Life and Death in Psychoanalysis: By Jean Laplanche. Translated by Jeffrey Mehlman. Baltimore: Johns Hopkins University Press, 1976, 148 pp., $10.00.

Review by:
Francis Baudry, M.D.

For an analyst trained primarily in the American system of psychoanalysis, the task of critically reviewing this book is a formidable one. What is required is a total immersion in what appears at first as another world with a different language, syntax, history, and problematics. The book deals with a peripatetic survey of some of the nodal points of Freud's theoretical model. It is an attempt to highlight some of the issues described and isolated in that encyclopedic volume, Vocabulaire de la Psychanalyse, which we know as the Language of Psychoanalysis, written in collaboration with J.-B. Pontalis. In order to put the book in proper perspective, some introductory comments on the essence of the French approach to Freud are in order.

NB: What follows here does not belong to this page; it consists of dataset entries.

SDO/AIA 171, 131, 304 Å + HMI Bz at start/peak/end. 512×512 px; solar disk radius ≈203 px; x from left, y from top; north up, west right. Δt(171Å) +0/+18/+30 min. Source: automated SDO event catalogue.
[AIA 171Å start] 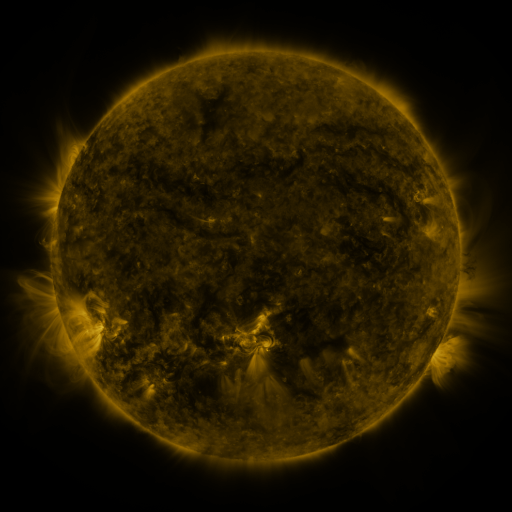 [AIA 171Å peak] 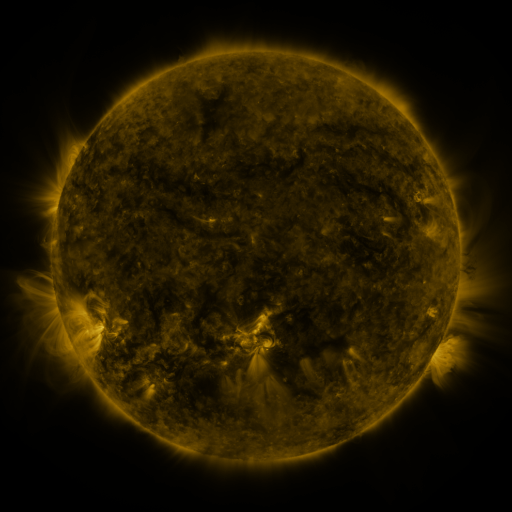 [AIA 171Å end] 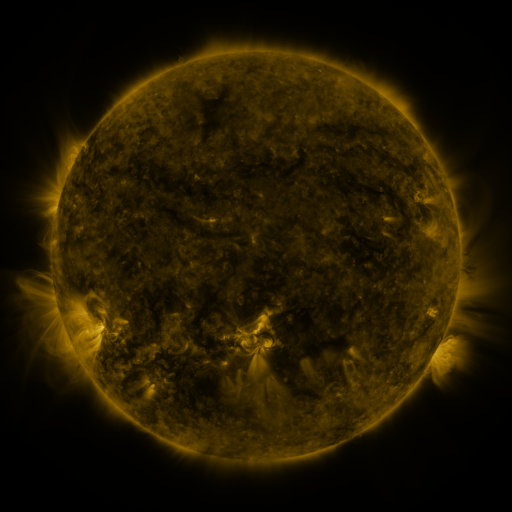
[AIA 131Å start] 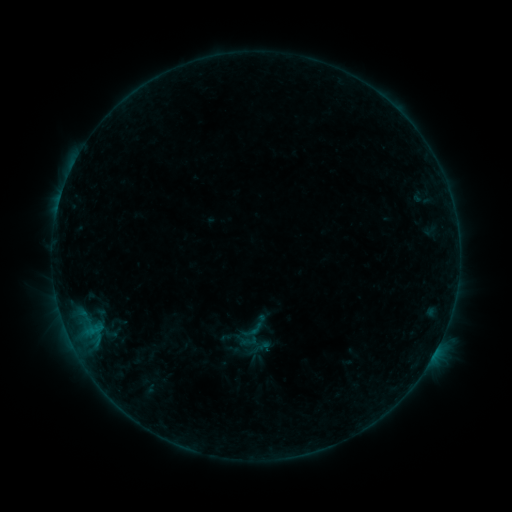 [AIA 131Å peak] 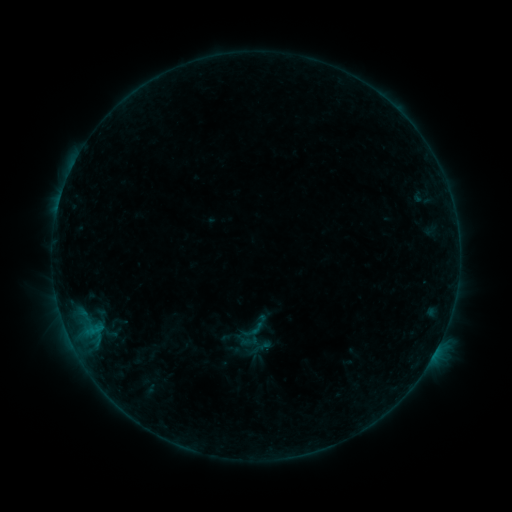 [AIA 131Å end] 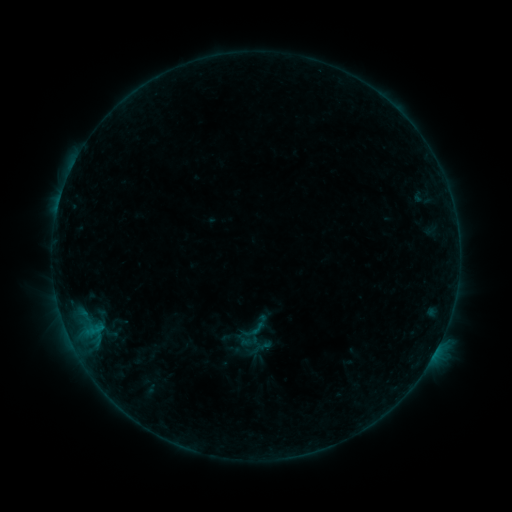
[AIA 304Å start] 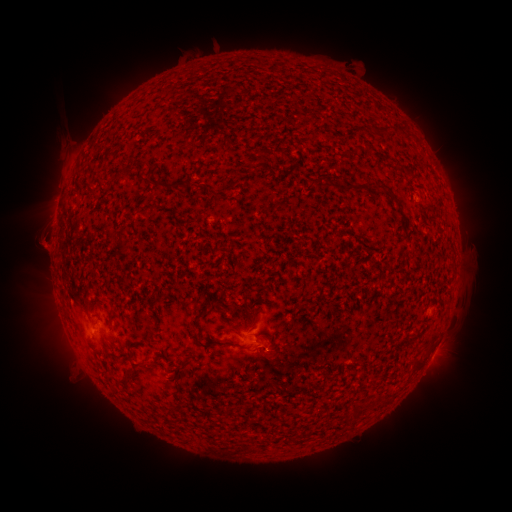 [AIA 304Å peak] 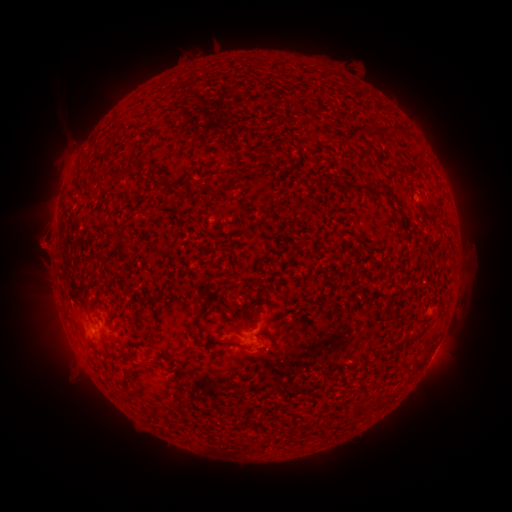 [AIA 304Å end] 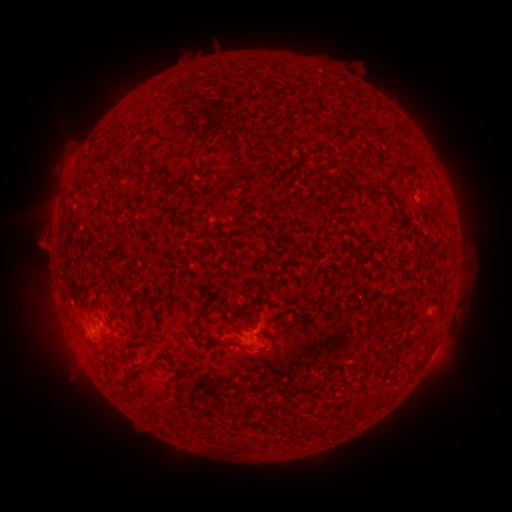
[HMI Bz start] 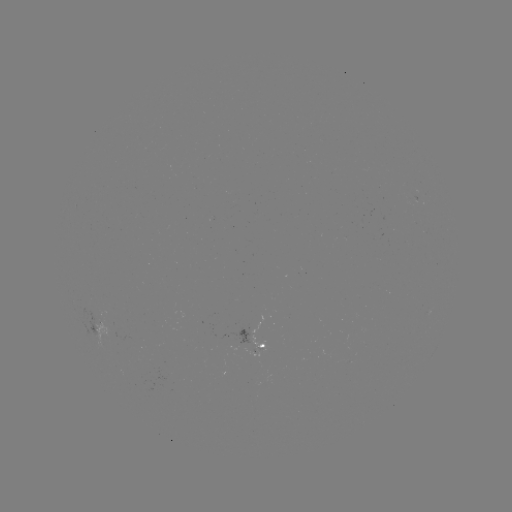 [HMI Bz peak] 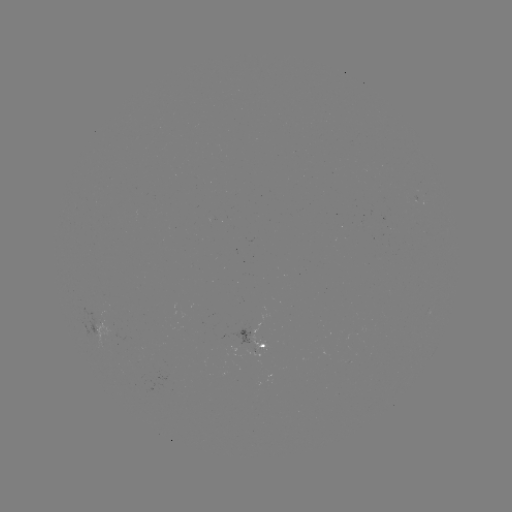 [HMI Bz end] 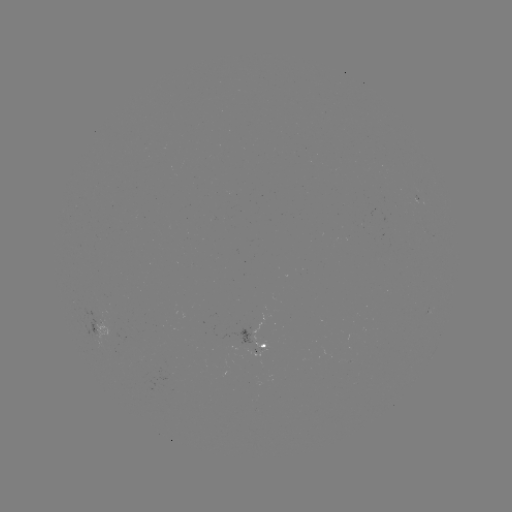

no flare in any classed list; no EUV-trigger detection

It is perhaps a gross oversimplification to refer to a French view of analysis (just as it is an oversimplification to refer to an American reading of Freud), but it is nevertheless possible to isolate certain overall tendencies or approaches which are characteristic of each culture's approach to Freud.

The French approach may be characterized as follows: a special concern about latent structure (heavily influenced by the school of Levi-Strauss) that can be read into a text; a special fondness and concern for the vicissitudes of language as an organizing concept (based on the work of Lacan); a lesser emphasis on purely clinical issues and developmental problems, so that the findings and observations of child analysis are rarely if ever alluded to; a heavy literary philosophical blend, with methods of literary analysis, particularly rhetoric, used freely with some crucial texts; an interest, at variance with the above, in attempting to describe metaphorically the analytic process in terms of space and forces; and finally, an attempt to apply psychoanalytic principles to the study of the theory itself.